Consider the rise of the “citizen scientist”. Instead of “distributed computing” – remember over ten years ago when scientists recruited people to sign up their personal computers to help work on protein folding? – a recent planetary discovery program relies on “distributed humaning” (my term) or crowdsourcing signal detection.
A few months ago I had a conversation with someone who wanted to do deep learning on texts to extract content and meaning to find (and possibly) construct meaningful questions from a complex text. We talked about machine learning and natural language processing, and then I asked, “Have you considered mturk?” Amazon’s Mechanical Turk is cheekily named after an 18th century robotic hoax, and allows requestors to have real humans do things like identify hard-to-read text, summarize paragraphs, give opinions, and so forth. While human-driven prototypes are often the first proof of concept in a possible computational application, it’s also more than reasonable to consider using crowdsourcing as a legitimate source of data, instead of a temporary fix until a computational algorithm can be developed. It’s all about finding the right tool for the job!
Although I’m all about scripting for reproducibility in science, sometimes software development isn’t the way to go.
On the other hand, consider an assignment I gave a work study employee in a research lab I did some work for recently. Without getting into the whys and hows, we had to change multiple REDCap records in the same way, and a mass download/update/upload mechanism just wouldn’t work. I suggested that while the time gain might be minimal, if any, it was worthwhile to develop a Python script that would use Selenium, and perhaps a TCL library, to open a browser and execute the work following the rules she coded. Why, in this case, did I suggest automating something, even though the labor costs for having a human do this (work study employees aren’t pricey) might suggest a human approach?

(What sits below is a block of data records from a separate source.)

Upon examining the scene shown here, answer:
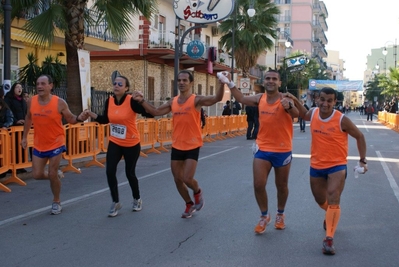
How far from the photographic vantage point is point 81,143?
13203mm

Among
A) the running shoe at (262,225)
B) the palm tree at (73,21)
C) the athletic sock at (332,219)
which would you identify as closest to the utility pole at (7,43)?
the palm tree at (73,21)

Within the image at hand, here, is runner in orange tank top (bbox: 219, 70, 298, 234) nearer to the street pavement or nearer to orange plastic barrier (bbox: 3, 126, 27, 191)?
the street pavement

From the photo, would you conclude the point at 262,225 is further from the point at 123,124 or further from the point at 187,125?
the point at 123,124

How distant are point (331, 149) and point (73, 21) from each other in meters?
10.2

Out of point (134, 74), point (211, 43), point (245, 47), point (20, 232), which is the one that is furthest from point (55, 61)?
point (211, 43)

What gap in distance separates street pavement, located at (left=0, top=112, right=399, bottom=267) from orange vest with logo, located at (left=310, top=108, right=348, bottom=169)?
0.90 meters

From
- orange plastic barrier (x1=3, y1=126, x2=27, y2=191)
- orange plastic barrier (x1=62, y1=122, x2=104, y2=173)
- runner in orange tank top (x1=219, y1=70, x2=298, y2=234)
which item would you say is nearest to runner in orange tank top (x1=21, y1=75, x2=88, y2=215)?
runner in orange tank top (x1=219, y1=70, x2=298, y2=234)

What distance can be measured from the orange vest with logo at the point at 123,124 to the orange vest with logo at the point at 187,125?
0.66m

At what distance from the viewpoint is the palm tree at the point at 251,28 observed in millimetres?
37000

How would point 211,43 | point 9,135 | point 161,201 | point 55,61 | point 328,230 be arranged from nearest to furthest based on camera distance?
point 328,230 < point 161,201 < point 9,135 < point 55,61 < point 211,43

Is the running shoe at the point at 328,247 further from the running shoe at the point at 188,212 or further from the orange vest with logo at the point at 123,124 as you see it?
the orange vest with logo at the point at 123,124

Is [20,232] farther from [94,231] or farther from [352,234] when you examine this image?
[352,234]

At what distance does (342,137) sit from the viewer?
5.91m

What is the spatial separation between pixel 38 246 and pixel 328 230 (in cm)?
304
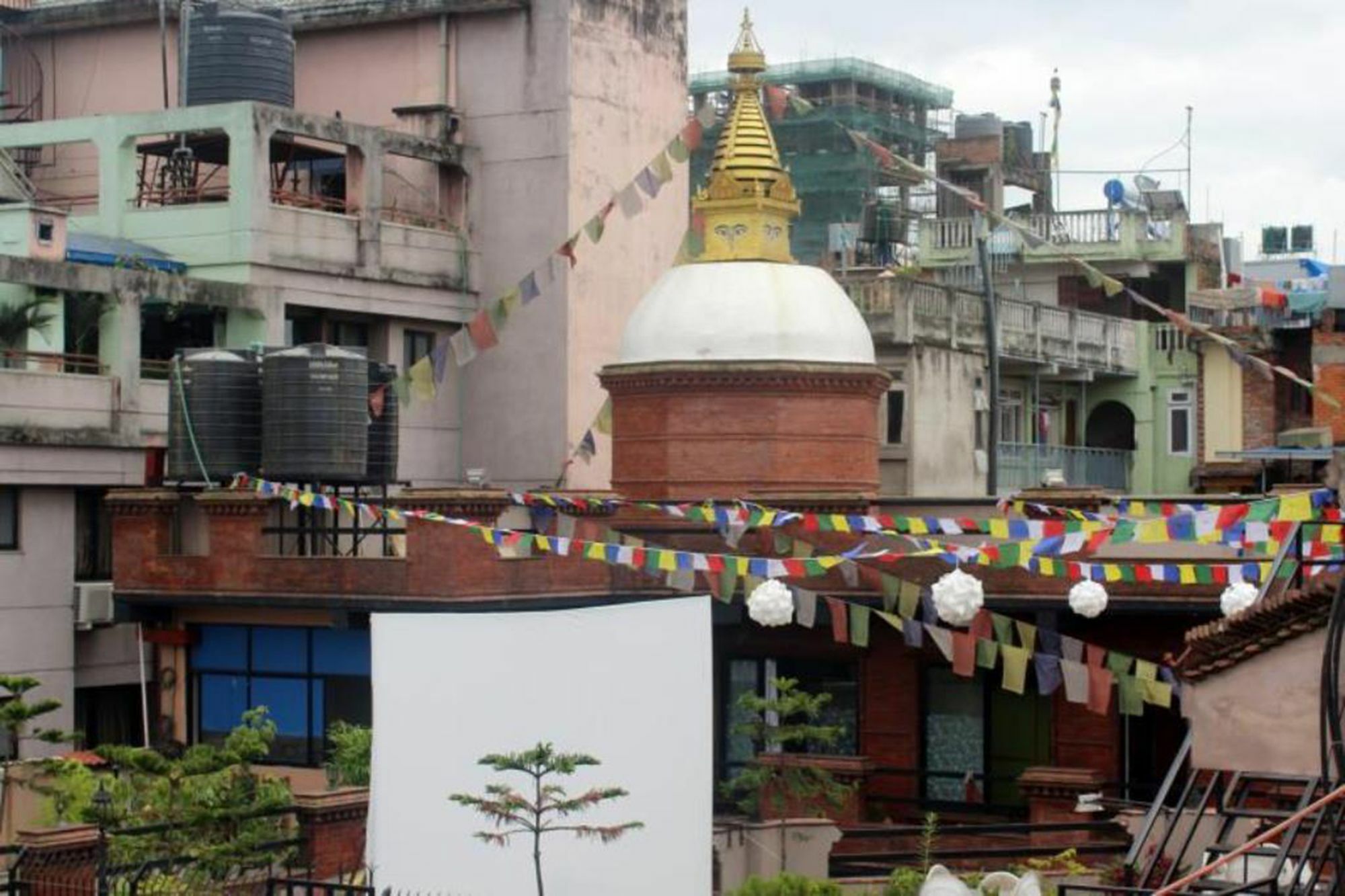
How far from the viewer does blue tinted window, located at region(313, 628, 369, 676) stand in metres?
34.1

Here, in no particular order, were my criteria:
- This student wants to be a data scientist. She needs to develop chops in Python. This project would effectively address two end goals.

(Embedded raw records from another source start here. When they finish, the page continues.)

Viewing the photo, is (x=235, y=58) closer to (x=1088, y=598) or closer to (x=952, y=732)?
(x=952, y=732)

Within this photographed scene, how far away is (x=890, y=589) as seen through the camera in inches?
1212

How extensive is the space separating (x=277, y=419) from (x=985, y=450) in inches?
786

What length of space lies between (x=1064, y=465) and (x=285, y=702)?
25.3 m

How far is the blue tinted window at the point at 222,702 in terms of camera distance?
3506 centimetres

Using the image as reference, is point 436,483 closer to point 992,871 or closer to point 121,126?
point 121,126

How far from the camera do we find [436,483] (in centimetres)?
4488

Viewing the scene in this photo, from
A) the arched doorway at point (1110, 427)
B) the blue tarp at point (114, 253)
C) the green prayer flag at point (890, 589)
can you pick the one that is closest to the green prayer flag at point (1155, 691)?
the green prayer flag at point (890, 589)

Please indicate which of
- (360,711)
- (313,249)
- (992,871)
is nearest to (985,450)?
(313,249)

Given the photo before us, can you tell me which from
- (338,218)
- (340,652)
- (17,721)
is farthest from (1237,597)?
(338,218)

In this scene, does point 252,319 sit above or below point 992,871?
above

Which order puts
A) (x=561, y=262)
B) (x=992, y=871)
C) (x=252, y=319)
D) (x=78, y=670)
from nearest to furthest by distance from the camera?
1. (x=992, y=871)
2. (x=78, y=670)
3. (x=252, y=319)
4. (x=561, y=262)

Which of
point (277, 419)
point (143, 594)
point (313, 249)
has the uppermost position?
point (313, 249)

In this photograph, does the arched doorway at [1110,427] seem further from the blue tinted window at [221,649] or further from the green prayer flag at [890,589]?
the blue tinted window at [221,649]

- The problem is well-understood and can be stated in program logic fairly easily.
- There is no special human understanding required (language processing, facial recognition, etc.) that she would do much better at than a computer
- I want her to understand the mechanism we’re trying to reproduce, and having to code it means understanding it well.
- We might have similar needs in the future, and having her code a solution now will save me time and money later.
In short, whether brute force or computational elegance is the better solution is almost always contextual.